- Battle of Shchedrinskaya: Part of Sheikh Mansur Movement
| Date | 16th January 1788 |
| Location | Plantage near Chervlyonnaya (Shchedrinskaya) |
| Result | Russian victory |

Belligerents
- Chechen fighters: Russian Empire

Commanders and leaders
- Unknown: Lieutenant Gagarin

Units involved
- Detachment of Chechen fighters from the villages Sunzha, Germenchuk, Shali, Aldy and others: Team of Rangers

Strength
- ~600: 70

Casualties and losses
- 22 killed 50 drowned: 14 killed

= Battle of Shchedrinskaya =

1788 military conflict in Chervlyonnaya

On January 16, 1788, Chechen fighters attempted to attack a plantation near Chervlyonnaya, spurred by Sheikh Mansur's letters urging them to attack Russian settlements. However, the Russian Empire repelled the attack.

== History ==
After suffering a heavy defeat in the 1787 October Campaign, Sheikh Mansur was forced to retreat to the fortress Sudzhuk-Kale. There, he began sending several letters to the peoples of the Caucasus, called on them to fight against the Russian Empire and attack Russian and Cossack settlements. In one of the letters, sent to the Chechens on January 1, Mansur promised them that he would soon return to Chechnya with an army of 6,000 cavalry, 9,000 infantry, and artillery, after which he would go to war with the Russians. Until then, he told them to intensify in their attacks on Russian borders. Caucasus Viceroy Peter Tekeli commented that "supported by assurances from the shikh, gathering in large detachments, they carry out attacks everywhere."

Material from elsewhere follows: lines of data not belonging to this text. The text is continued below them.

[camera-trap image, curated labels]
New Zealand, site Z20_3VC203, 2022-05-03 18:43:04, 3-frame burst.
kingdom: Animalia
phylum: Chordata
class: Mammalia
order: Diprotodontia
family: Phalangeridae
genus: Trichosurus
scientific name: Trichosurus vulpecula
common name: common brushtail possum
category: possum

The Chechens began carrying out more raids, such as a raid on the Novogladkovskaya state post office near Kizlyar, capturing the sergeant of the Kizlyar garrison battalion Osipov and several Cossacks. "Inflamed by Mansur's letters," Tekelli reported, "the Chechens are increasingly disobeying their rulers and elders and launching attacks on the Russian borders."

On the night of January 16, a detachment of 600 Chechens crossed the Terek River and made their way to the plantation, 40 miles from the village Chervlyonnaya. The detachment, according to Russian authorities, included several people from villages considered loyal to the Russian Empire. The Chechens had passed through villages subject to the Aksai princes, previously considered loyal to Russia, leading pro-Russian Chechen princes to claim that the Aksai nobility were "not strong to keep their subjects, inflamed by Mansur's letters."

The same day, the Chechens attacked the plantation, but there they were met by a team of 70 rangers. The disorganized Chechens were repelled and suffered 22 deaths. While trying to flee across the Terek River, another 50 fighters drowned.